* _Kutipan sumber_:
Membaca berita akhir-akhir ini, perdebatan lockdown di beberapa platform media massa begitu senter terdengar. Dalam situasi genting seperti ini, penerbitan perppu merupakan pilihan tepat yang semestinya diambil pemerintah sebagai tindakan hukum dalam menjalankan amanat undang-undang. Namun sampai detik ini hal itu belum kunjung kita saksikan.
Beberapa waktu lalu, dalam pidatonya, Presiden menyatakan tidak akan menerapkan lockdown, baik di tingkat daerah yang merupakan pandemik, maupun di tingkat nasional secara generik.Â
Istilah lockdown yang belakangan ini mencuat sebagai perdebatan itu menimbulkan pertanyaan di kalangan pemerhati politik bahwa, bukankah dalam undang-undang kita menggunakan istilah karantina bukan lockdown?

* _Catatan yang ditampilkan_:
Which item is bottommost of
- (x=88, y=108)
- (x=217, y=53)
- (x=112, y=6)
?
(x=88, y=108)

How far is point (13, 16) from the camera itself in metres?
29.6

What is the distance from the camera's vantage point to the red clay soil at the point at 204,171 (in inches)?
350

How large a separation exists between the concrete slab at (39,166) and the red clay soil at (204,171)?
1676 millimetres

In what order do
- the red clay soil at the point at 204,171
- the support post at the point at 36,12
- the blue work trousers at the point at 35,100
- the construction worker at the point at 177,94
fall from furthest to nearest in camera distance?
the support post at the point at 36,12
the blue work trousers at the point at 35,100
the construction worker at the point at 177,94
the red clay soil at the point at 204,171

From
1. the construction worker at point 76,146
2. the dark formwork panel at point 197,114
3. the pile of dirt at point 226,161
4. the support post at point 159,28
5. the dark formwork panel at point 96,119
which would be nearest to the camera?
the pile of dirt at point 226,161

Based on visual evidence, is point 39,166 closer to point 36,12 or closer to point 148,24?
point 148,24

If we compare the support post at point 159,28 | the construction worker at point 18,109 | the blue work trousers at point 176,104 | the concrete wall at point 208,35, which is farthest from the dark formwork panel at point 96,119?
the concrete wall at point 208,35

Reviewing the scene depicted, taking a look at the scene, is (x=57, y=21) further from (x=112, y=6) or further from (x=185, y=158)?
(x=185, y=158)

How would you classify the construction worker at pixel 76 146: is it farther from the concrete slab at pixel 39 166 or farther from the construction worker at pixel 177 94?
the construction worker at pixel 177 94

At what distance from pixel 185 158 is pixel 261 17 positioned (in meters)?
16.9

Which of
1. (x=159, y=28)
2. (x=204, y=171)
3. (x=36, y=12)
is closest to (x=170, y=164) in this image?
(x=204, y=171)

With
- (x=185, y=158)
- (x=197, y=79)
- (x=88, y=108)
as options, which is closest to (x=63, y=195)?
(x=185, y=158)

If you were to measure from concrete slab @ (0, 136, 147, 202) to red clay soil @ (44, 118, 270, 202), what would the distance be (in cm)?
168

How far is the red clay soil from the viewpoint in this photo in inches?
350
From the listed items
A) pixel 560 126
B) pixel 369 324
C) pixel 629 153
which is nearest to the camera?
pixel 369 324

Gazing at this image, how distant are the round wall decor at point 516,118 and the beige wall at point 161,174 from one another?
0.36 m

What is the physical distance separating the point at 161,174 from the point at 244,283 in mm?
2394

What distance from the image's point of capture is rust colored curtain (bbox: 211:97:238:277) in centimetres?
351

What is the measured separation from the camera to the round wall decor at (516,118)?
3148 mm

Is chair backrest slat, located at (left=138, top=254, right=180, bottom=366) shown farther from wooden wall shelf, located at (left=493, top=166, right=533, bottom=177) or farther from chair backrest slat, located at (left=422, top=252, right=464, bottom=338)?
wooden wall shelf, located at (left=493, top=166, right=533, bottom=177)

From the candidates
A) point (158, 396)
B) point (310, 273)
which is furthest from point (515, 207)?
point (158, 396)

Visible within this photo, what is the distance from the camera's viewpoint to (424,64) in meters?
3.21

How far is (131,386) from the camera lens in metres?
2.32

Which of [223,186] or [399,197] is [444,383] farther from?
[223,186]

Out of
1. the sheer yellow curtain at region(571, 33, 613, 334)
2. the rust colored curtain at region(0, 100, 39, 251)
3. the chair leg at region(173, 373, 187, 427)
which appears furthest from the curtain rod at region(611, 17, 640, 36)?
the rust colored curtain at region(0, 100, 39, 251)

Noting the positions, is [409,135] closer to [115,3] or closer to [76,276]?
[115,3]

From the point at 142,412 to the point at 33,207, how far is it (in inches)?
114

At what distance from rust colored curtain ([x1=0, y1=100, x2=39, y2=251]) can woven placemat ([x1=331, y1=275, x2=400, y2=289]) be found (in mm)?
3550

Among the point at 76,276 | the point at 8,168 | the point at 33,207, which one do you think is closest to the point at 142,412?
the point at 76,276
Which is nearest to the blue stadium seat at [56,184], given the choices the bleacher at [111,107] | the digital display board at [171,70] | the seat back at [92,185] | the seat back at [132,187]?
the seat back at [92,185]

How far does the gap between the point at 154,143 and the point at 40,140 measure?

* _Yang diminta_:
Jawab pertanyaan berikut berdasarkan kutipan tentang lockdown.
(a) Tindakan hukum apa yang disebut sebagai pilihan tepat bagi pemerintah?
(b) Di tingkat mana saja Presiden menyatakan tidak akan menerapkan lockdown?
(c) Di kalangan siapa istilah lockdown menimbulkan pertanyaan?
Catatan di atas merupakan materi tersendiri yang terpisah dari kutipan.

* _Jawaban berikut_:
(a) Penerbitan perppu.
(b) Di tingkat daerah dan di tingkat nasional.
(c) Di kalangan pemerhati politik.